The Government has committed to removing the requirement for people who retire from defined-contribution schemes to buy annuities. Instead they are to be allowed to move their retirement savings to an Approved Retirement Fund. Our proposal is consistent with this policy. For defined-contribution schemes, it is proposed that retirees would have to have a minimum lifetime income of €18,000 per annum to avail of the Approved Retirement Fund option in respect of the balance of their retirement savings (ie a State pension of about €12,000 per annum and an annuity or other guaranteed income of €6,000 per annum). The same approach could be used for defined-benefit schemes that are winding up, ie the scheme would buy annuities for up to €6,000 for each pensioner and pay the capital value of the balance of members’ pensions.

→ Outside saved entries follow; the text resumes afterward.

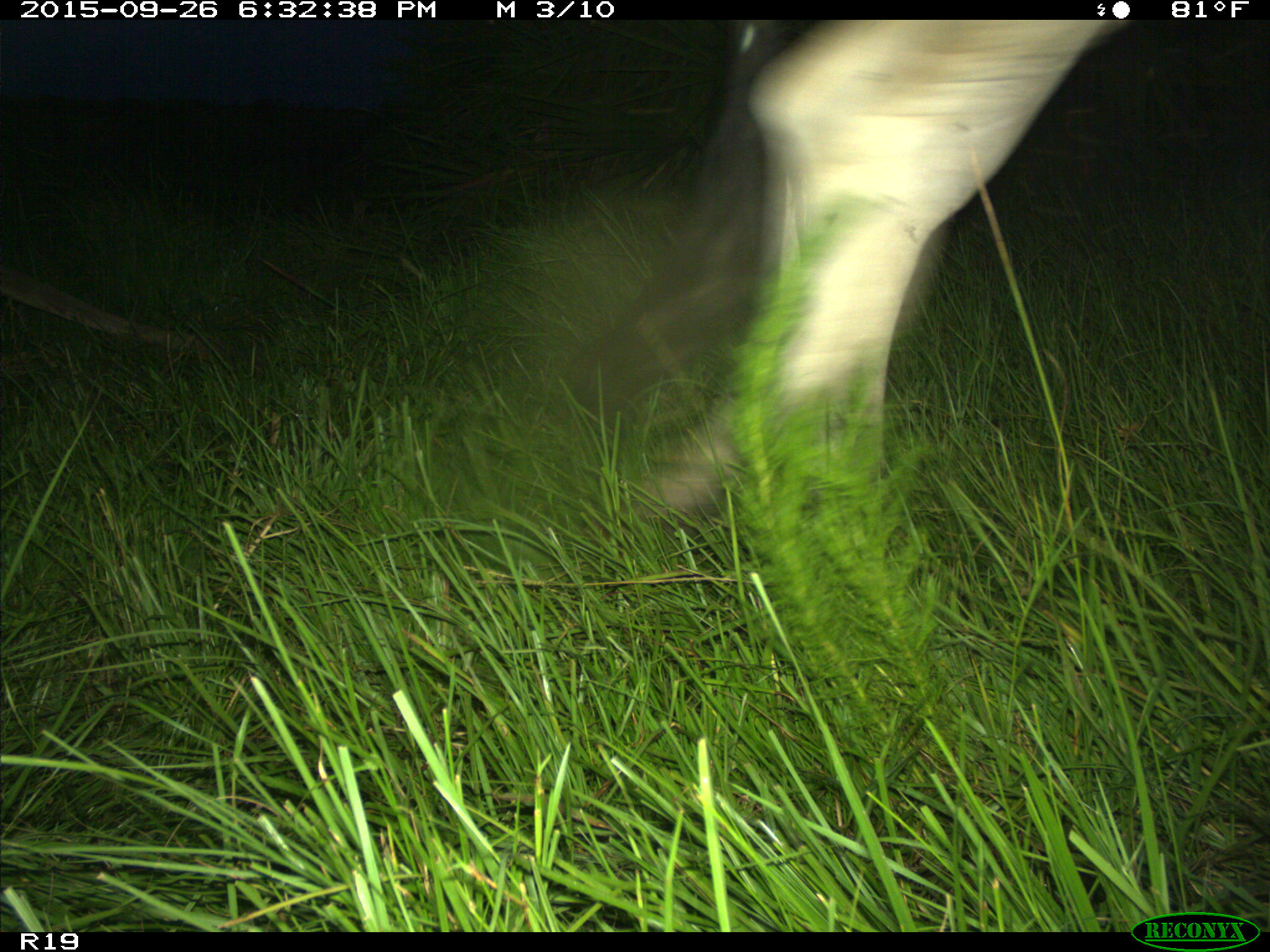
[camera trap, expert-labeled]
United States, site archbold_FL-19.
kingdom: Animalia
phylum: Chordata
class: Mammalia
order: Artiodactyla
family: Bovidae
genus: Bos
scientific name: Bos taurus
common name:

We acknowledge that our proposal involves significant challenges and potential pitfalls; the devil, as always, is in the detail. But, as is the case with the banking crisis, there is no ideal solution.
Challenging times call for imaginative measures. The world has changed radically since the current legislative framework for pensions was established. The current approach is not the only one possible. The industry is keen to support the regulator and Government in working out the detail. The status quo is a tipping point that all stakeholders surely wish to avoid. A solution is needed urgently.